- Native to: Australia
- Region: Cape York Peninsula, Queensland
- Ethnicity: Ayabakan
- Extinct: 1990s No known L1 speakers
- Language family: Pama–Nyungan PamanNorth Cape YorkWikPakanha; ; ; ;
- Dialects: Western Ayapathu;

Language codes
- ISO 639-3: pkn
- Glottolog: paka1251
- AIATSIS: Y64 Pakanh, Y181 Western Ayapathu
- ELP: Pakanh
- Coordinates: 14°30′S 142°25′E﻿ / ﻿14.500°S 142.417°E

= Pakanha language =

Australian Aboriginal language

Pakanha (Bakanha), or Ayabakan, is a nearly extinct Paman language spoken on the Cape York Peninsula of Queensland, Australia. In 1981, there were 10 speakers of the language, originally spoken by the aboriginal Pakanha people in the central part of the Cape York Peninsula.

== Phonology ==

=== Vowels ===
Pakanha has 5 vowel qualities:

|  | Short |  |  | Long |  |  |
| Front | Central | Back | Front | Central | Back |
| Close | i ⟨i⟩ |  | u ~ ʊ ⟨u⟩ | iː ⟨ii⟩ |  | uː ⟨uu⟩ |
| Mid | e ~ e̞ ⟨e⟩ |  | o ~ ɔ ⟨o⟩ | ɛː ⟨ee⟩ |  | oː ⟨oo⟩ |
| Open |  | a ~ ə ⟨a⟩ |  |  | aː ⟨aa⟩ |  |

=== Consonants ===
Pakanha has 15 consonants:

|  | Peripheral |  | Laminal |  | Apical |  | Glottal |
| Bilabial | Velar | Palatal | Dental | Alveolar | Retroflex |
| Plosive | p ⟨p⟩ | k ⟨k⟩ | c ⟨ch⟩ | t̪ ⟨th⟩ | t ⟨t⟩ |  | ʔ ⟨'⟩ |
| Nasal | m ⟨m⟩ | ŋ ⟨ng⟩ | ɲ ⟨ny⟩ | n̪ ⟨nh⟩ | n ⟨n⟩ |  |  |
| Trill |  |  |  |  | r ⟨rr⟩ |  |  |
| Approximant | w ⟨w⟩ |  | j ⟨y⟩ |  | l ⟨l⟩ | ɻ ⟨r⟩ |  |

== Vocabulary/Topical Index ==

The following is a sample of words from a comparative wordlist/topical index produced by Philip Hamilton.
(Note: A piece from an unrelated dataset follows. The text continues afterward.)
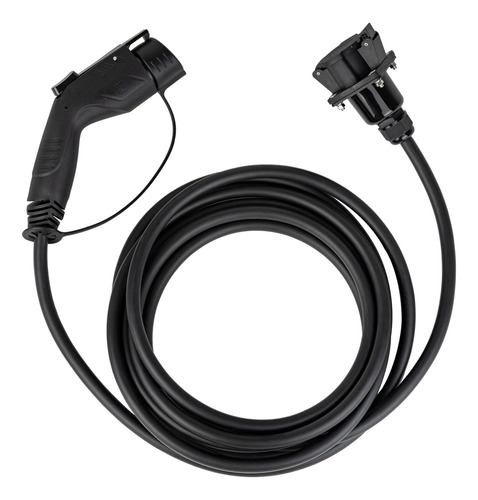 Cable De Extensión De Estación De Carga, Ev Nivel 2, Kema-ke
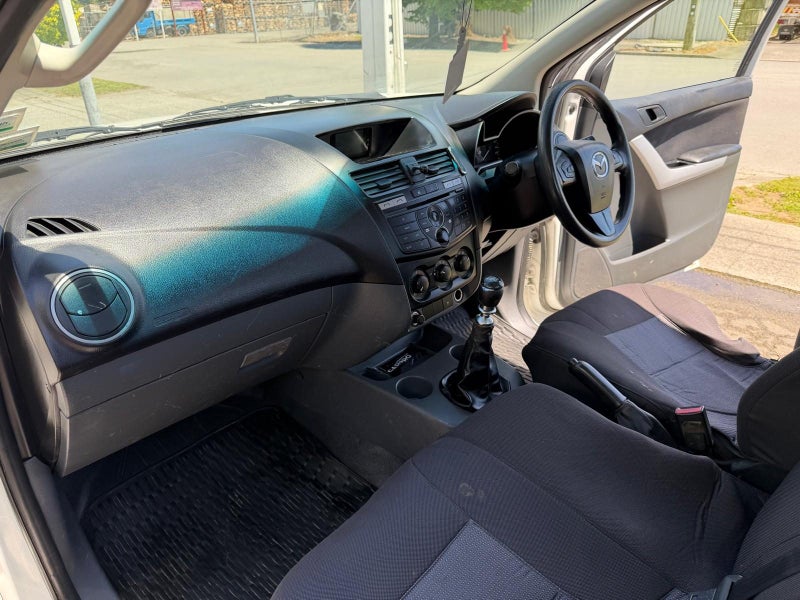 2013 Mazda BT-50 Glx S/C C/C64648392270210111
The Pakanha words are accompanied by corresponding words from the distantly related Uw Olkola and Uw Oykangand languages:

(P) = Pakanha, (Olk) = Uw Olkola, (Oyk) = Uw Oykangand.

The Body:
- Body
  - nhangka (P)
  - idnhan (Olk, Oyk)
  - elpan (Olk)
- Head
  - wele (P)
  - eka (Olk)
  - e.g. (Oyk)
- Fontanel
  - wele ngangka (P)
  - ek ulpar (Olk)
  - e.g. ulbar (Oyk)
- Skull
  - yenkan (P)
  - ek obher (Olk)
  - e.g. opher (Oyk)

== In popular culture ==
The Pakanha word for the eastern grey kangaroo, kucha, was used as the name of a tribe on the second season of the American reality television series, Survivor in 2001.